Non li ha mai comunicati la società sannita, ma gli incassi non sembrano essere stati adeguati alla eccellenza del campionato giocato dalla squadra giallorossa. In effetti solo nel finale gli spettatori hanno avuto un numero più cospicuo, passando per presenze piuttosto povere in partite che persino la classifica avrebbe prospettato migliori. I 2.173 paganti della gara col Cosenza ne sono la prova.
FINALE IN CRESCENDO - Dicevamo del finale, sicuramente in crescendo. Quando la tifoseria ha capito che la squadra giallorossa si stava giocando qualcosa di più di un semplice piazzamento in classifica ha iniziato a svegliarsi: si è passati così dai 2.803 paganti di Benevento-Andria ai 3.756 della sfida col Melfi. Entrambe partite bellissime, probabilmente il momento della svolta anche sul piano dell’interesse della gente. Così alla settima di ritorno per Benevento-Matera sono venuti in 6.227, che è stato subito il record di presenze stagionale. Un record che ha tenuto anche nella partita successiva, il derby con la Casertana: 5.865 paganti, ma con mille tifosi di Terra di Lavoro. Il trend però è rimasto costante anche nella sfida casalinga successiva, il derby con l’Ischia arrivato dopo le due vittorie consecutive in trasferta con Paganese e Juve Stabia: 4.900 paganti. Poi il finale scoppiettante, quello che ha condotto fino alla partita che ha regalato la serie B: 8093 paganti contro il Catania, 12.796 contro il Lecce. Come si vede non c’è stato un andamento costante complessivo, gli inizi sono stati stentati anche per le partite più attese.
INIZIO STENTATO - L’esordio casalingo col Foggia ha portato allo stadio 3.196 paganti, non c’era ancora il pathos di una sfida che si sarebbe protratta per tutta la stagione. Ma poi è andata anche peggio. Nella gara successiva, col Messina giocata in un giorno infrasettimanale, gli spettatori sono stati appena 2.530. E via via sono andati anche scemando. In Benevento-Monopoli, con la squadra reduce dallo 0-3 di Melfi ci sono stati 2.317 spettatori, che sono leggermente aumentati contro il Catanzaro: 3.698. Ma l’entusiasmo è rimasto chiuso nel cassetto: nei due derby consecutivi contro Paganese e Juve Stabia si sono registrati rispettivamente 2.729 e 2.957 spettatori, con larga rappresentanza stabiese nella seconda partita al Vigorito. E’ andata assai peggio alla 13. giornata contro il Cosenza: 2.173 paganti, il minimo stagionale per il Benevento. Non è andata tanto meglio col Martina, subito dopo l’esaltante vittoria esterna di Catania: 2.197, appena 24 paganti in più del minimo col Cosenza. Un piccolo rialzo per la partita con l’Akragas, ultima dell’andata, prima dell’anno nuovo: 2.618 paganti. Scemati nella partita con la Lupa Castelli Romani a 2.351 spettatori.

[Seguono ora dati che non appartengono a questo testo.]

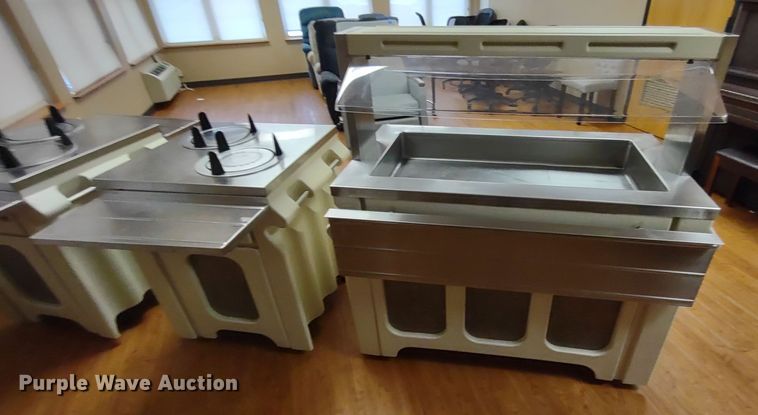 image for item MD9498 Galley 9130W  cold food bar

Con l’Andria, alla quarta di ritorno il 6 febbraio, come abbiamo detto, l’inversione di tendenza.
CLASSIFICA GENERALE - Bisogna sottolineare che il Benevento si è potuto avvalere di 1.665 abbonati, che hanno assicurato uno zoccolo duro che nella classifica globale del girone è al quarto posto dopo Lecce (6.802), Catania (5.535) e Foggia (2.629). Al quarto posto il Benevento è anche nella classifica degli spettatori totali, dopo essere sceso a metà stagione intorno alla settima posizione. Vediamo le prime posizioni: Lecce 9.607 spettatori di media (163.322 totali); al secondo posto il Foggia con 9.077 (154.314 totali); terzo il Catania con una media di 8.722 (148.277 totali). Al quarto come detto c’è il Benevento con 4.189 spettatori di media (71.206 totali). E’ indubbio che la differenza l’abbiano fatta bacini di utenza diversi, ma anche politiche di abbonamenti che hanno assicurato una base di spettatori numerosa, come nel caso del Lecce che ha venduto abbonamenti di curva a 25 euro. Il dato complessivo rimane un tantino deludente, ma si è pagato tutto quello che era accaduto nella stagione precedente. Il rush finale, i 12.796 paganti col Lecce (ma certamente di più, visto il colpo d’occhio), i quasi 200mila euro di incasso, fanno sperare in numeri migliori per la prossima serie B. Non resta che attendere.